**Task to complete**: Only the lines from the line containing "family: Bovidae" to the end of the entries, both included, belong in your answer, and each must match exactly.
(Records provided begins)
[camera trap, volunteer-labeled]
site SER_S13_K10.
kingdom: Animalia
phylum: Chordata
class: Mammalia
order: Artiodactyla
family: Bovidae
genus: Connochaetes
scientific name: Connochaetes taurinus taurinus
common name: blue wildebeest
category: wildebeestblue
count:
(Records provided ends)
**The answer**:
family: Bovidae
genus: Connochaetes
scientific name: Connochaetes taurinus taurinus
common name: blue wildebeest
category: wildebeestblue
count:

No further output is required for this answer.